A blur of memories flooded Tree:
Grandpa’s Christmas lights strung around his house in Baltimore—the house looked like Santa Claus himself lived inside.
The blinking sign on the roof—MERRY CHRISTMAS, EVERYONE!
The crowds walking by.
Bradley’s reindeer outfit that one year.
Bad
idea.
The Christmas the stove broke and they had to eat at that all-you-can-eat buffet.
The Christmas Larry threw up on their grandmother’s lace tablecloth and they finally figured out he was allergic to turkey.
The Christmas Mom broke her leg and lay on the couch, shouting instructions for
where
each ornament was to be hung properly on the tree.
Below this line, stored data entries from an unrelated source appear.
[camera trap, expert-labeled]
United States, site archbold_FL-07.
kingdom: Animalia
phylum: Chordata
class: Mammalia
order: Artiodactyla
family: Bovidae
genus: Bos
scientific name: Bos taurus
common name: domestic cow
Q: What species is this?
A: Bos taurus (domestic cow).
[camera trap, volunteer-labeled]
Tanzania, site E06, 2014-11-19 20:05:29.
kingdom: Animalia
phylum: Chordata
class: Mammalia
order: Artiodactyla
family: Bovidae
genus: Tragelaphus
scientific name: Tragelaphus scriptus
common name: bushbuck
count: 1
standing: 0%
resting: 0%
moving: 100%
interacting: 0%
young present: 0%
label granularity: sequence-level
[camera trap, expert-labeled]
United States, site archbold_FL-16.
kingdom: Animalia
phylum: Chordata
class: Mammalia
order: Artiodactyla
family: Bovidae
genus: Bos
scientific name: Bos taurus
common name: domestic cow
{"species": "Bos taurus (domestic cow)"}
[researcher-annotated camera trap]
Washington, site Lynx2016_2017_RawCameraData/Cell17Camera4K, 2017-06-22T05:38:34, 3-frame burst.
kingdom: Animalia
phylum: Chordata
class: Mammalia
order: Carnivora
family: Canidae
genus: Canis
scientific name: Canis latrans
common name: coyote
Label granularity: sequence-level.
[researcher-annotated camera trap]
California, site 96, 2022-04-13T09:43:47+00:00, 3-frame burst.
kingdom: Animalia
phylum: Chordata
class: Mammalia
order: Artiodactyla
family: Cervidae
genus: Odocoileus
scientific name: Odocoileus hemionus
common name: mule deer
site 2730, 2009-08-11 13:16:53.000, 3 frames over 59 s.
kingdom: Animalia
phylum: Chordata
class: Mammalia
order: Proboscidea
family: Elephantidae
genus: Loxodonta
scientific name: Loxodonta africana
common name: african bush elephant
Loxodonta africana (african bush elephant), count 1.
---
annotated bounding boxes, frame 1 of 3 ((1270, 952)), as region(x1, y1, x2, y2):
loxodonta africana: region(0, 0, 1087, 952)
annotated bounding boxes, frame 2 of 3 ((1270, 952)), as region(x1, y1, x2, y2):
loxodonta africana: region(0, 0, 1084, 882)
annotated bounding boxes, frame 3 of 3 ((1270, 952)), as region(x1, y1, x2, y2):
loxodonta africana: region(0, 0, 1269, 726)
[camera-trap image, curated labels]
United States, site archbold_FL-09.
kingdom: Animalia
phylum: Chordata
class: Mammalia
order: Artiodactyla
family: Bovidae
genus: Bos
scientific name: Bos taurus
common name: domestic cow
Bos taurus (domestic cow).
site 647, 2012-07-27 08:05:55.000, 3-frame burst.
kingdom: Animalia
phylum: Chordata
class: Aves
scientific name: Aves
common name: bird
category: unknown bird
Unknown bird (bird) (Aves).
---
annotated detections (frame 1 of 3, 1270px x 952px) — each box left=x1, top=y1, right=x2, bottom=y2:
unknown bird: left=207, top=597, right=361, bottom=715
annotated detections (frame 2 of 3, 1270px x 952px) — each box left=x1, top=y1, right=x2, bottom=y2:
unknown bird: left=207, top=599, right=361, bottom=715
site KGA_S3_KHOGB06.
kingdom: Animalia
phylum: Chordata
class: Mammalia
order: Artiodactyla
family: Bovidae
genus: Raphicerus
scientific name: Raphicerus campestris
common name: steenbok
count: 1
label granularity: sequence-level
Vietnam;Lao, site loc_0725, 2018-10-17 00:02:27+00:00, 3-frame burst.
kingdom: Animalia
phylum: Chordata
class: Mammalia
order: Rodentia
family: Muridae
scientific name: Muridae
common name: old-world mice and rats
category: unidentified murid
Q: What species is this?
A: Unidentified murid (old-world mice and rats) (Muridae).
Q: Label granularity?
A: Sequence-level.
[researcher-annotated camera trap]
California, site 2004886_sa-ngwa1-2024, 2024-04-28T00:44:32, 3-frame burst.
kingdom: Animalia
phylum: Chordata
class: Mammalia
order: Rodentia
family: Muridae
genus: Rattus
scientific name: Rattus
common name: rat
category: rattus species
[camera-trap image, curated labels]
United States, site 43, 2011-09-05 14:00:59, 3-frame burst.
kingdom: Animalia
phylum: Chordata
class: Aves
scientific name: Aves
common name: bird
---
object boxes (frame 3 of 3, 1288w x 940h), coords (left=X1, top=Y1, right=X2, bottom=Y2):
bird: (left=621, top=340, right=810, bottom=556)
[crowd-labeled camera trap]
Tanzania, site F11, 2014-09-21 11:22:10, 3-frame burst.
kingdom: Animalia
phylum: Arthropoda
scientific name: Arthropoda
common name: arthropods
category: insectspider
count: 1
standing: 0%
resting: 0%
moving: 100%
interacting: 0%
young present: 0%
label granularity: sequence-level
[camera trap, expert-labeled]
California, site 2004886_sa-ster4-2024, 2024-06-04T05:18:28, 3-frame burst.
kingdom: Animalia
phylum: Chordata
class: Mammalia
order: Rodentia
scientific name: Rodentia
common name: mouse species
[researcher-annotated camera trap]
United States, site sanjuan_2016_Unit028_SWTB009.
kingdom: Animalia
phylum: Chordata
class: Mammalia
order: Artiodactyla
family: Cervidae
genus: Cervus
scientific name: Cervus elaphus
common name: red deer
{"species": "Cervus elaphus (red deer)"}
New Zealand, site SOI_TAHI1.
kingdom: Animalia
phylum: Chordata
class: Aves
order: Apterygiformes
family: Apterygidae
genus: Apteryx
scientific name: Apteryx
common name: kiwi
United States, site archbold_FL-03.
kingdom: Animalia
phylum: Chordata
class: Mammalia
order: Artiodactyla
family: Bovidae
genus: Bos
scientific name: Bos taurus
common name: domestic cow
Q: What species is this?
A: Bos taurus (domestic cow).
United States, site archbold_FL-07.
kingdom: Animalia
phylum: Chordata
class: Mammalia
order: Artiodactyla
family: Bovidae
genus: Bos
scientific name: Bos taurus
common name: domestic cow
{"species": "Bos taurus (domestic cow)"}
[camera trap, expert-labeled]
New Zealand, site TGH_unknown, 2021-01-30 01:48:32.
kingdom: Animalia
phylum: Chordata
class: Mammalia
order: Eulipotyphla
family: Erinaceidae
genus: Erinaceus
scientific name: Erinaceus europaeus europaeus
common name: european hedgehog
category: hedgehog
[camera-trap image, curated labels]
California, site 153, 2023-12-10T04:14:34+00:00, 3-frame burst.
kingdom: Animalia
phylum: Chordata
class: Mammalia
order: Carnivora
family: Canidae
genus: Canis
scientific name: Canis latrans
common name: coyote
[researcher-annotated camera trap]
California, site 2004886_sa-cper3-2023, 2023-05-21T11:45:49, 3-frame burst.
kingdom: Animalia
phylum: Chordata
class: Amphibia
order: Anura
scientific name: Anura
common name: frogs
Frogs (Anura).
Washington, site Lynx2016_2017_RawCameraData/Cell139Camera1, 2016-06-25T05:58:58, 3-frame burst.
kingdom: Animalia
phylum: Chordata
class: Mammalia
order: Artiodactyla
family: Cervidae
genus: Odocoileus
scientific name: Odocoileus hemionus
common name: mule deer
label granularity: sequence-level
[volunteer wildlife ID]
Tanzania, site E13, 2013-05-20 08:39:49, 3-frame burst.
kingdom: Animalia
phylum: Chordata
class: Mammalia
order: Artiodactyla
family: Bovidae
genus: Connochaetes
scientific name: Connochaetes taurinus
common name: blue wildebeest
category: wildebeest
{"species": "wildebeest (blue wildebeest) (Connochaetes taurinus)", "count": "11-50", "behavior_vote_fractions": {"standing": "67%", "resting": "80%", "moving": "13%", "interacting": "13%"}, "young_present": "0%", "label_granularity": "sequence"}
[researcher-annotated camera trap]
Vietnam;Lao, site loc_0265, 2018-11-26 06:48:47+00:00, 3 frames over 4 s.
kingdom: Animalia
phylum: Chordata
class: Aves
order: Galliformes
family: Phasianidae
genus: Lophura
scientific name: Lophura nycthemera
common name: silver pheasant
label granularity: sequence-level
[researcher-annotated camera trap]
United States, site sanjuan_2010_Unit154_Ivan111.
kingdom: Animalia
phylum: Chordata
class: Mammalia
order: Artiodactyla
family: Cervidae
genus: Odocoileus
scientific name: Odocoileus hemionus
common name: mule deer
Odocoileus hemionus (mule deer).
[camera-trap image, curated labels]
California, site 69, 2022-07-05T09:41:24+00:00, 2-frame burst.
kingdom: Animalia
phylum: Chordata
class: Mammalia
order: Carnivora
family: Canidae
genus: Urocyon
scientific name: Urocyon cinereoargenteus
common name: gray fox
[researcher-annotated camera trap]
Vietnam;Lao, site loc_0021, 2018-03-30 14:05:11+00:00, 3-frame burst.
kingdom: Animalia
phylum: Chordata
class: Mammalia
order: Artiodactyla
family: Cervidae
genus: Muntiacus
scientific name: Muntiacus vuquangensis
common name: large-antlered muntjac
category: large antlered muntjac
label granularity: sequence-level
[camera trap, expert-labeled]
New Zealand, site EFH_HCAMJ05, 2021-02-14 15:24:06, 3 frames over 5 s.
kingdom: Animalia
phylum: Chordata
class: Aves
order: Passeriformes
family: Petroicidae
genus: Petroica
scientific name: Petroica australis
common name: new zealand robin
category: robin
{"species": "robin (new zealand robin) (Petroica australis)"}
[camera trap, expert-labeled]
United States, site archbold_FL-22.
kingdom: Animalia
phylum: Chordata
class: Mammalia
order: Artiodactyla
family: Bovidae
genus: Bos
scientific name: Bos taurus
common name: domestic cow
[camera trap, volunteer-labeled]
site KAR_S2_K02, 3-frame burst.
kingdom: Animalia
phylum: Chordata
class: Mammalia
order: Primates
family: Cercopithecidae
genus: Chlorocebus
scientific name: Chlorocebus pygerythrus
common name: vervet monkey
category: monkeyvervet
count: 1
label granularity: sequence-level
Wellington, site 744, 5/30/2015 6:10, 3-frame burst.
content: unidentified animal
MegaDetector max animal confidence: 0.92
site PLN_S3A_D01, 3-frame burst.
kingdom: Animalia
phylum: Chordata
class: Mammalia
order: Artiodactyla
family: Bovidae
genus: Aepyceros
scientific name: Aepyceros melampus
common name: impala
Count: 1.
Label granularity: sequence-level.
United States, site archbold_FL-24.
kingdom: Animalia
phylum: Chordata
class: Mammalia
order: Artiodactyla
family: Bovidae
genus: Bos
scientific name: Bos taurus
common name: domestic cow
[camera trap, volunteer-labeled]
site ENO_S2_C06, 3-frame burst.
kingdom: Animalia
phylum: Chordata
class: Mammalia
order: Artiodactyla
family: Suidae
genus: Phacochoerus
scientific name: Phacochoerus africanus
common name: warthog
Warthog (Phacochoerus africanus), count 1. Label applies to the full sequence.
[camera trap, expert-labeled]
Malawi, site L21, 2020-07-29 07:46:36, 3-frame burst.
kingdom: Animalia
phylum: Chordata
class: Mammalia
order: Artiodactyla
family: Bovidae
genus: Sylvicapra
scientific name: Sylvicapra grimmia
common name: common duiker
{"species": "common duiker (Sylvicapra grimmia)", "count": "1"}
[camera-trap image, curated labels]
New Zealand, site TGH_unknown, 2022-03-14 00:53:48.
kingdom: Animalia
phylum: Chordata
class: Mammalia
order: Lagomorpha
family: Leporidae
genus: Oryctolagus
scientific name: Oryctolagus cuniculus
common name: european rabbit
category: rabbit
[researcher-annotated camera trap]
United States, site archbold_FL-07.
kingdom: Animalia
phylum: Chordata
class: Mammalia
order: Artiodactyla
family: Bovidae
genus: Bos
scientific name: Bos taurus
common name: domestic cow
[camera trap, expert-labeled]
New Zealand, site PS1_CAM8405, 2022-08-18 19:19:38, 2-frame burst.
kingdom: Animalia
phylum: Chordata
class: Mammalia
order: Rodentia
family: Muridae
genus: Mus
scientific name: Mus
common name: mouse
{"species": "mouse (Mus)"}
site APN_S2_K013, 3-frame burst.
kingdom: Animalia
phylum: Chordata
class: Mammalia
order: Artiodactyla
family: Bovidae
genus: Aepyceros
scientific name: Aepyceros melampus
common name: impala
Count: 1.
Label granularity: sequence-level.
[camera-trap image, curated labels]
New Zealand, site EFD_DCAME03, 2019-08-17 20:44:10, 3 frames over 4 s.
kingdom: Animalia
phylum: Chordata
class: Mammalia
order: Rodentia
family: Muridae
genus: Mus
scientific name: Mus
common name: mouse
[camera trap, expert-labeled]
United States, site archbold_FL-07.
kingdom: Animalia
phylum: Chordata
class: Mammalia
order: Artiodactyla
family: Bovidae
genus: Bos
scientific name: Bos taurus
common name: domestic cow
Mom had stopped typing. “If I could, honey, I would fast-forward us all to a few years down the road when we’ll be more comfortable with this, even though I’d be older.” She laughed, looked at the fabric swatches on her lap. “Green, I think. Stripes get tired.”
Tree didn’t understand how stripes could get tired.
His mother used mysterious words when she decorated.
“Curtis and Larry are coming home on Friday,” he said.
She smiled. “I know.” She was clipping coupons now.
“Grandpa’s coming home then, too.”
She looked up. “So soon?”
Big breath. “And, Mom, you know, I promised I’d help when Grandpa got home. He’s going to need a lot of help.”
She knew that. She loved Leo, too.
“It’s not that I don’t want to be here.” He looked down; didn’t like lying.
“It’s just that you want to be
there
,” she said flatly.
She wished she hadn’t said it that way.
“I’ll come visit, Mom. I promise.”
She threw down the coupons. “I don’t
ever
want you to feel like you’re just visiting me. I’m doing everything I can to make this house our home.”
Tree looked at the freshly painted light green walls.
The yellow curtains at the windows.
The scented dried flowers that would make his father sneeze.